Stated exercise — Provide the records once more, identical to the original.

Input material —
:::

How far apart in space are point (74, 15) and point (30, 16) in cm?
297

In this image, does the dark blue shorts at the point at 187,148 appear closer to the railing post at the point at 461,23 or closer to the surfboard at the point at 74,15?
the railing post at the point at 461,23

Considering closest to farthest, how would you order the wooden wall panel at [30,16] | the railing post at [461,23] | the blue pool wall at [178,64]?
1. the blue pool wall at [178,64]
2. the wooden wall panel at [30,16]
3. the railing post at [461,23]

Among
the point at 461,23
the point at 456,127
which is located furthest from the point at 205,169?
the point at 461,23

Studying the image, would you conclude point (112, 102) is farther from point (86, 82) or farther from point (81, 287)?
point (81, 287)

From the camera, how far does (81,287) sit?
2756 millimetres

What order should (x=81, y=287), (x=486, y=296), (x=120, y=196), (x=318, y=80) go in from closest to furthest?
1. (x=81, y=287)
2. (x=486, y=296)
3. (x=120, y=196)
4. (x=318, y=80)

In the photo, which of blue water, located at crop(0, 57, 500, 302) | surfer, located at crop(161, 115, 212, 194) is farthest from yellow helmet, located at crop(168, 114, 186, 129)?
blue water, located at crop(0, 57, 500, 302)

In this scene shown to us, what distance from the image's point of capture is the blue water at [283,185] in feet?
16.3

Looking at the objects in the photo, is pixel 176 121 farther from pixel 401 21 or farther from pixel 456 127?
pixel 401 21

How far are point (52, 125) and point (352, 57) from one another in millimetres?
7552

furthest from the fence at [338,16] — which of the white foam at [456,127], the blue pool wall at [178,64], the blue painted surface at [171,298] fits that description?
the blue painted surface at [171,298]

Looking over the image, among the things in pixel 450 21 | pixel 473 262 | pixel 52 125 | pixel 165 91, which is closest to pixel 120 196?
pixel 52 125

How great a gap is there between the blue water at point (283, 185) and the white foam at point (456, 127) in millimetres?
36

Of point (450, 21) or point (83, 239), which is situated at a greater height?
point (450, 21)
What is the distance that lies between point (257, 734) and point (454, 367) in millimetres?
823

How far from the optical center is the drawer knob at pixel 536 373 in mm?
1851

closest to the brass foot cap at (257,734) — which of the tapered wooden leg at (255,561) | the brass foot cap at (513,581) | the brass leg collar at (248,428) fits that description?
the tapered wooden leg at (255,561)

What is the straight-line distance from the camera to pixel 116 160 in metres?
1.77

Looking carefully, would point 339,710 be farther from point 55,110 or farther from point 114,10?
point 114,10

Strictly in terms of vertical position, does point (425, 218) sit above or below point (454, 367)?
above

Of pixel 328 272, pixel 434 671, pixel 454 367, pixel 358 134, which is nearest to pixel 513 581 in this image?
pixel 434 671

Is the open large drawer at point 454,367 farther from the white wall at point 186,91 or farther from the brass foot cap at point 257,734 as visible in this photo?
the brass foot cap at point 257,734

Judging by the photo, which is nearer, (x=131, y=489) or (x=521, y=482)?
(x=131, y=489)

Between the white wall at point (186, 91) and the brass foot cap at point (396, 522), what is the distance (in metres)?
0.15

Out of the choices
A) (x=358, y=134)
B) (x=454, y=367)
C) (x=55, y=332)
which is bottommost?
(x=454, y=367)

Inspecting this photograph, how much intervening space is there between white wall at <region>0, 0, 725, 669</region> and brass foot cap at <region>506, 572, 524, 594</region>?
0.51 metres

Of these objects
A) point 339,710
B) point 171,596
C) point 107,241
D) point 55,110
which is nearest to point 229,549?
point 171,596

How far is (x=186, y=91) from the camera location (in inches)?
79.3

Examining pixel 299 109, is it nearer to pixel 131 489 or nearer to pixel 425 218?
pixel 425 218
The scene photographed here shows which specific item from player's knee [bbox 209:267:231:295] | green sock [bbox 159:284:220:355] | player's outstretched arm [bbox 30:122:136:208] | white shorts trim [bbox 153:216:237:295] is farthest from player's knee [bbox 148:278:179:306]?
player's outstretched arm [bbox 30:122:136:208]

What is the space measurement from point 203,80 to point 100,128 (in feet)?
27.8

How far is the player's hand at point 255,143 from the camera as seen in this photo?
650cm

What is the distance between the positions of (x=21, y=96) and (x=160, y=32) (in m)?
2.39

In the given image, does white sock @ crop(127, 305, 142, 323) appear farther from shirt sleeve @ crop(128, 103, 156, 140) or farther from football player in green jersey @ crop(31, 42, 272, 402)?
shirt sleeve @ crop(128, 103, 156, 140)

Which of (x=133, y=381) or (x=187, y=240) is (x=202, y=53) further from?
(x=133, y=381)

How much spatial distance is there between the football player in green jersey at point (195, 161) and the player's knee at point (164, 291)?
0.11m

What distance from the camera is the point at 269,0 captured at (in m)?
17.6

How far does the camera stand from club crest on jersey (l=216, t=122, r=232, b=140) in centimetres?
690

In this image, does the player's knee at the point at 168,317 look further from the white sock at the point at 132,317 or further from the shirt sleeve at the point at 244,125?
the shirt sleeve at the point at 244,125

:::

Solution to this exercise —
How far apart in space are point (74, 15) and point (30, 16) in cm?
297

In this image, does the dark blue shorts at the point at 187,148 appear closer to the railing post at the point at 461,23 or closer to the surfboard at the point at 74,15?
the railing post at the point at 461,23

Considering closest to farthest, how would you order the wooden wall panel at [30,16] | the railing post at [461,23] | the blue pool wall at [178,64]?
1. the blue pool wall at [178,64]
2. the wooden wall panel at [30,16]
3. the railing post at [461,23]

Among
the point at 461,23
the point at 456,127
which is located furthest from the point at 205,169?
the point at 461,23

Studying the image, would you conclude point (112, 102) is farther from point (86, 82) or farther from point (81, 287)?
point (81, 287)

From the camera, how far does (81,287) sit?
2756 millimetres

What order should (x=81, y=287), (x=486, y=296), (x=120, y=196), (x=318, y=80) go in from closest to furthest?
1. (x=81, y=287)
2. (x=486, y=296)
3. (x=120, y=196)
4. (x=318, y=80)

In the photo, which of blue water, located at crop(0, 57, 500, 302) | surfer, located at crop(161, 115, 212, 194) is farthest from yellow helmet, located at crop(168, 114, 186, 129)?
blue water, located at crop(0, 57, 500, 302)

In this scene shown to us, what distance from the image's point of capture is the blue water at [283,185] in feet?
16.3

Looking at the objects in the photo, is pixel 176 121 farther from pixel 401 21 or farther from pixel 456 127?
pixel 401 21

How far are point (52, 125) and point (352, 57) from one another in millimetres?
7552

furthest from the fence at [338,16] — which of the white foam at [456,127], the blue pool wall at [178,64], the blue painted surface at [171,298] fits that description?
the blue painted surface at [171,298]

Looking over the image, among the things in pixel 450 21 | pixel 473 262 | pixel 52 125 | pixel 165 91, which is closest to pixel 120 196?
pixel 52 125

How great a gap is there between the blue water at point (283, 185) and the white foam at point (456, 127) in millimetres?
36

Of point (450, 21) or point (83, 239), which is situated at a greater height?
point (450, 21)
What is the distance that lies between point (257, 734) and point (454, 367) in millimetres?
823

How far from the optical center is the drawer knob at pixel 536 373 in mm?
1851

closest to the brass foot cap at (257,734) — which of the tapered wooden leg at (255,561) | the brass foot cap at (513,581) | the brass leg collar at (248,428) fits that description?
the tapered wooden leg at (255,561)

What is the straight-line distance from the camera to pixel 116 160 in metres?
1.77

Looking carefully, would point 339,710 be farther from point 55,110 or farther from point 114,10?
point 114,10

Strictly in terms of vertical position, does point (425, 218) sit above or below point (454, 367)?
above

Of pixel 328 272, pixel 434 671, pixel 454 367, pixel 358 134, which is nearest to pixel 513 581 in this image?
pixel 434 671

Is the open large drawer at point 454,367 farther from the white wall at point 186,91 or farther from the brass foot cap at point 257,734 as visible in this photo?
the brass foot cap at point 257,734

Judging by the photo, which is nearer, (x=131, y=489) or (x=521, y=482)?
(x=131, y=489)

Between the white wall at point (186, 91) and the brass foot cap at point (396, 522), what is the distance (in metres)?
0.15

Out of the choices
A) (x=358, y=134)
B) (x=454, y=367)
C) (x=55, y=332)
which is bottommost?
(x=454, y=367)

Inspecting this photograph, how much intervening space is there between white wall at <region>0, 0, 725, 669</region> and brass foot cap at <region>506, 572, 524, 594</region>?
0.51 metres

Of these objects
A) point 339,710
B) point 171,596
C) point 107,241
D) point 55,110
which is nearest to point 229,549?
point 171,596

How far is (x=186, y=91) from the camera location (in inches)?
79.3

Examining pixel 299 109, is it nearer to pixel 131 489 or nearer to pixel 425 218?
pixel 425 218
The scene photographed here shows which specific item from player's knee [bbox 209:267:231:295] | green sock [bbox 159:284:220:355] | player's outstretched arm [bbox 30:122:136:208] | white shorts trim [bbox 153:216:237:295] is farthest from player's knee [bbox 148:278:179:306]?
player's outstretched arm [bbox 30:122:136:208]

What is the space measurement from point 203,80 to point 100,128 (in feet)?
27.8

How far is the player's hand at point 255,143 from the camera as seen in this photo?
650cm

What is the distance between the positions of (x=21, y=96) and (x=160, y=32) (in m)?
2.39

In the given image, does white sock @ crop(127, 305, 142, 323) appear farther from shirt sleeve @ crop(128, 103, 156, 140) or farther from football player in green jersey @ crop(31, 42, 272, 402)?
shirt sleeve @ crop(128, 103, 156, 140)

Which of (x=133, y=381) or (x=187, y=240) is (x=202, y=53) further from?
(x=133, y=381)

How much spatial distance is there between the football player in green jersey at point (195, 161) and the player's knee at point (164, 291)?
0.11m

What distance from the camera is the point at 269,0 captured at (in m)?
17.6

How far does the camera stand from club crest on jersey (l=216, t=122, r=232, b=140) in centimetres?
690

In this image, does the player's knee at the point at 168,317 look further from the white sock at the point at 132,317 or further from the shirt sleeve at the point at 244,125?
the shirt sleeve at the point at 244,125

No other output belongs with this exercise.